## [RECORDS SUPPLIED]
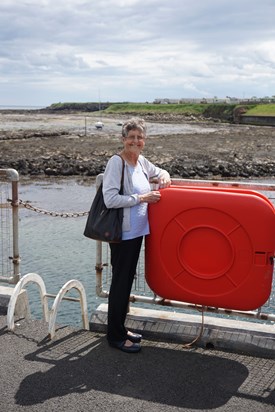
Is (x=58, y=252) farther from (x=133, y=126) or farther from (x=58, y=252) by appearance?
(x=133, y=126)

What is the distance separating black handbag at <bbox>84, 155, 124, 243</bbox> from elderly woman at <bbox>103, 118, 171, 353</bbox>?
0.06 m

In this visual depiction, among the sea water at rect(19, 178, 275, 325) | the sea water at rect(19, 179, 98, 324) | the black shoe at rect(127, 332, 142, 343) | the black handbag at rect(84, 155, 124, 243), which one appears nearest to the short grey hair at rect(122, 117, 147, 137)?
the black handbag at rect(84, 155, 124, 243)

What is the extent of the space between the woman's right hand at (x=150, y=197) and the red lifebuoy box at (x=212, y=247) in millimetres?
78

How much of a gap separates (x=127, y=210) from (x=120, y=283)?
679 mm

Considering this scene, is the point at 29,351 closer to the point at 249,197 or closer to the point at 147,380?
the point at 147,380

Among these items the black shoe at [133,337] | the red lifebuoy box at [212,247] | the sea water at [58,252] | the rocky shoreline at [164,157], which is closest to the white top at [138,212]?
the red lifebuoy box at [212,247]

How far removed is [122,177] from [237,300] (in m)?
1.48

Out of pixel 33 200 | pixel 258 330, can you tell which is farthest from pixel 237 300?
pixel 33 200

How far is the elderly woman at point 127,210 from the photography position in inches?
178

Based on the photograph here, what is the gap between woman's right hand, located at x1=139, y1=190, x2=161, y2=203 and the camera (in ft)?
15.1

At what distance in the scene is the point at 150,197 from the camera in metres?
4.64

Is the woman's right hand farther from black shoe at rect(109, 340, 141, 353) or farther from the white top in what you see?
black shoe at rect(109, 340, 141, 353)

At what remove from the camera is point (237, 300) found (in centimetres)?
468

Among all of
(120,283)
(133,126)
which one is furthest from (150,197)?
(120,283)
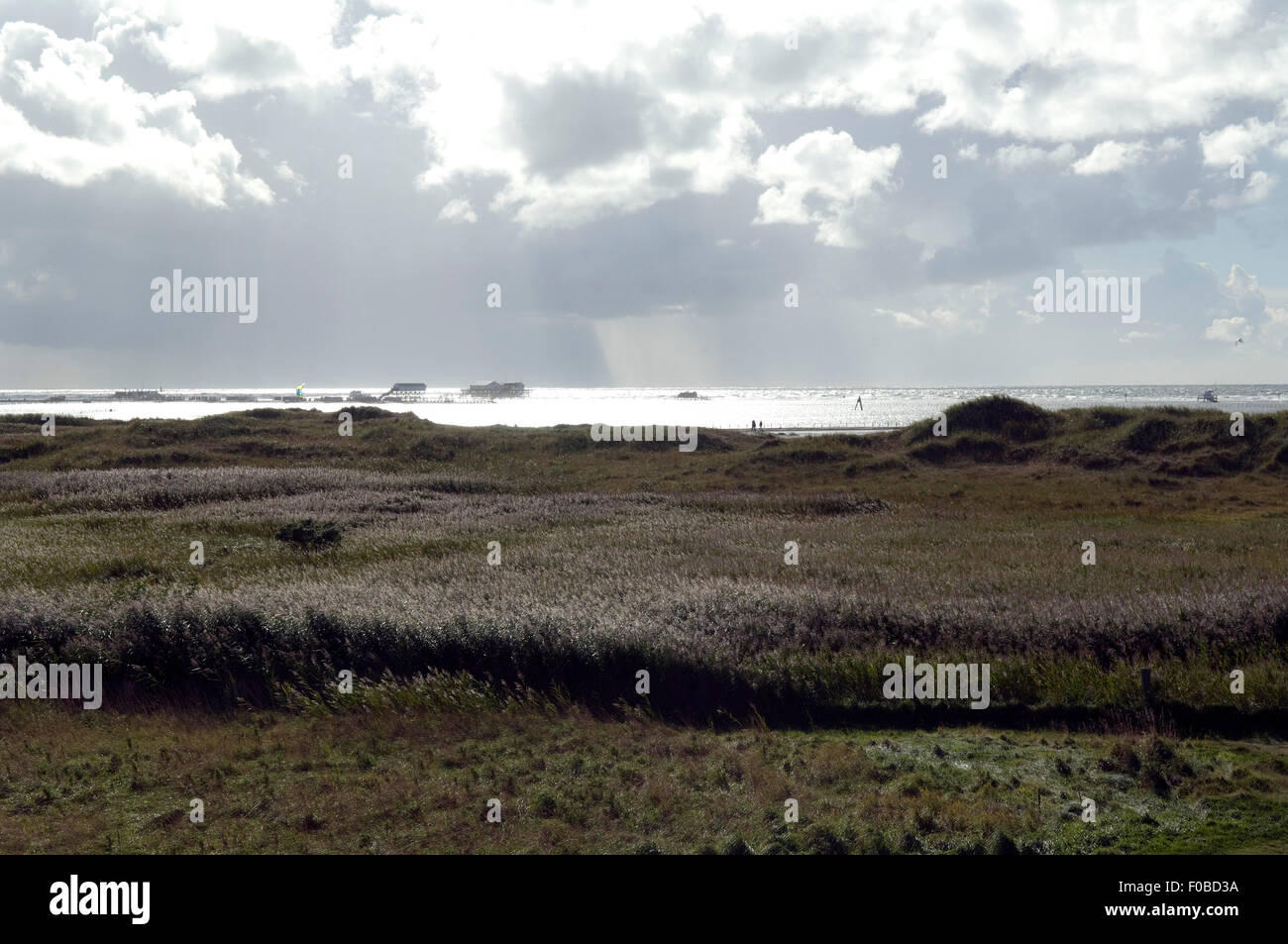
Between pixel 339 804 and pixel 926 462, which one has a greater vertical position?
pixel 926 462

## [TASK STATEMENT]
Reproduce word for word the part of the listing that opens with the line containing "At what distance" and closes with the last line of the listing, with both ends included and the pictures omitted.

## [FINAL ANSWER]
At what distance in the scene is the point at 150,197 from the camera in metres?
4.64

Is the woman's right hand farther from black shoe at rect(109, 340, 141, 353) or farther from the white top in what you see?
black shoe at rect(109, 340, 141, 353)

At what remove from the camera is point (237, 300) found (in centimetres)?
468

Among all of
(120,283)
(133,126)
which one is furthest from (150,197)?
(120,283)
Between pixel 339 804 and pixel 926 462, which one has a greater vertical position?
pixel 926 462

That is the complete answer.